Returning to/from Bucharest

Today I am travelling back from Bucharest, believe it or not, via Zurich! The long way round I'm thinking, but there, that is the way of airlines these days.

Every visit to Bucharest, since my first in 1995, is fascinating. Every time there are changes to be seen, many of them for the better, but one is also reminded that in any change of economic situation there are always winners and losers - one can really only hope that there are not too many of the latter and attempt to provide some sort of cushion for it. The city has changed enormously in the last thirteen years and even more changes are on the way. Buildings are being renovated, but it is a slow and expensive process. Many of the owners do not have the funds or the resources to do the work necessary and the city is built on a huge earthquake fault. Worse, many of the buildings were damaged badly in the 1977 and 1984 quakes here and the regime simply didn't bother carrying out the structural repairs necessary - so they papered over the cracks and now the restored owners face the bills.
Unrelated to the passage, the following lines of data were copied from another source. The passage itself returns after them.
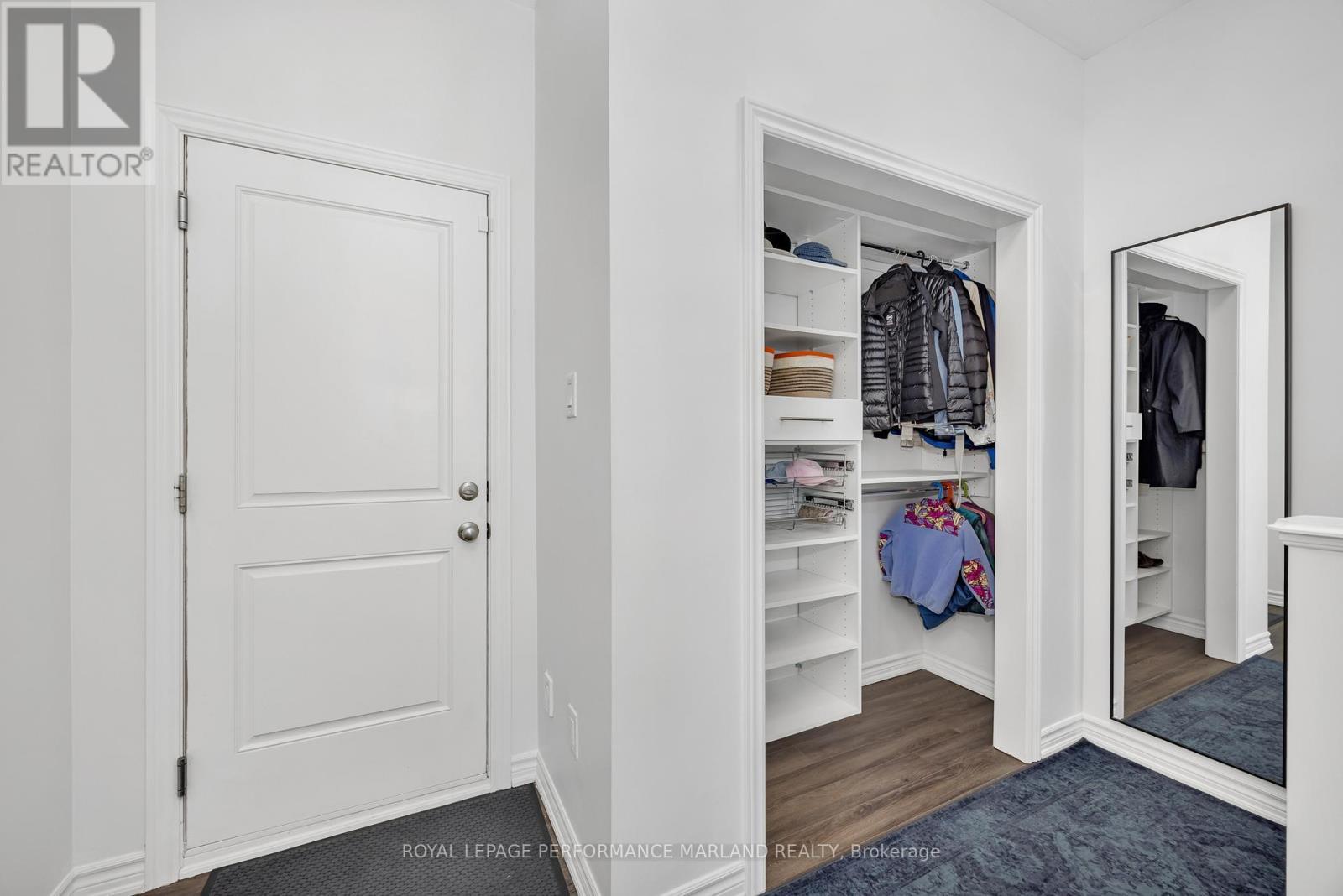












914 MOSES TENNISCO STREET

,
Ottawa,




Ontario
K1K4Z8

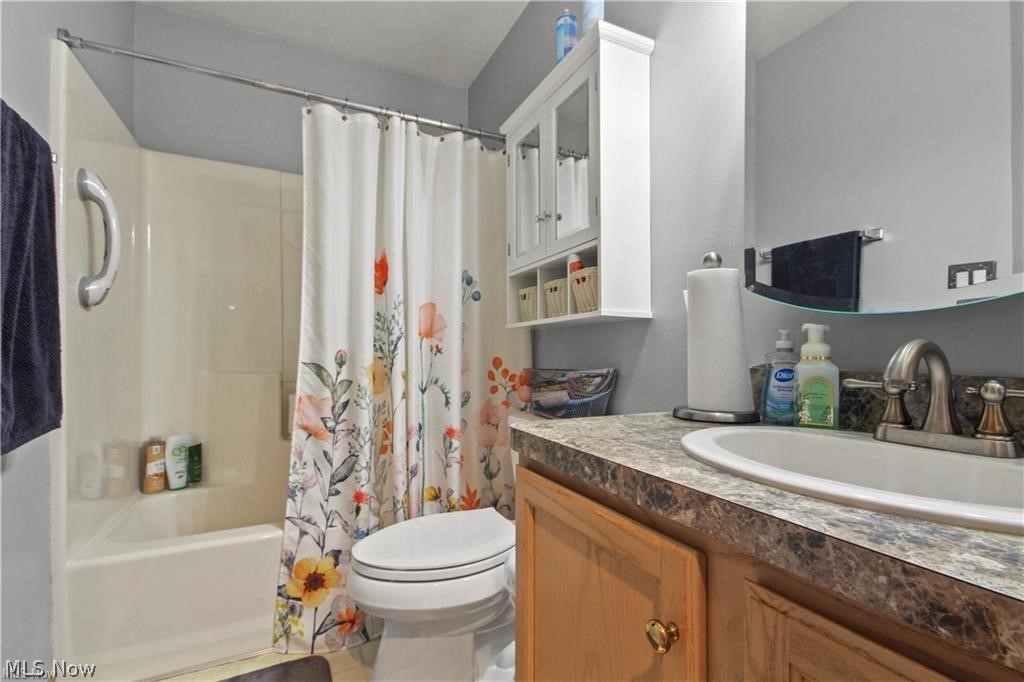 391 Centennial Drive Vienna OH 44473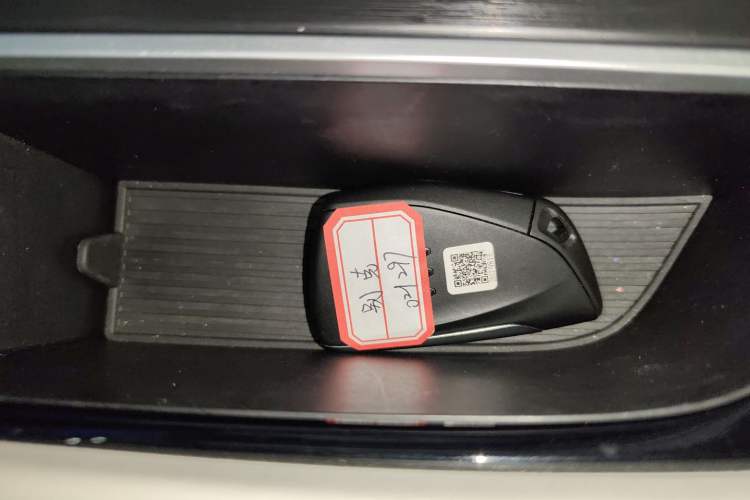 Used Buick GL8 New Energy 2024 Lu Zun Luxury Edition 6-Seater Vehicle Key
New building is booming though and one thing is the extensive use of glass - about which I have a few questions in an earthquake zone! Tall buildings are on the drawing boards as well - currently not much more than 40 storeys, but it won't be long before someone decides to reach for the sky. The biggest problem for builders and designers here is the soil - it is millenia of silt from the Danube and another big river with bedrock several hundred feet down - and the high water table (About 4 metres below ground on average.) Then there is a problem with electrolytic action between power cables and steel re-inforcing in some areas where concrete with a certain type has been and is being used.

I am always a little sad to be leaving here, the people are amazingly friendly and generally very hard working. They are also determined to put their country onto the European map and to change their image from "sick" nation to "equal member" - one they are very proud to be part of and they are nothing if not proud as it is.

One final thought which sums them up rather well. Near my hotel is the memorial to those who died on the day the Revolution against the Communists and Ceacescu started. I was looking at it and trying to decipher the Romanian Inscription yesterday when an older Romanian joined me and commented, "There are many arguments about whether they are martyrs and whether the Revolution was a revolution. The improvement may be small - but at least we did something."

I wonder if anyone will say the same of us someday?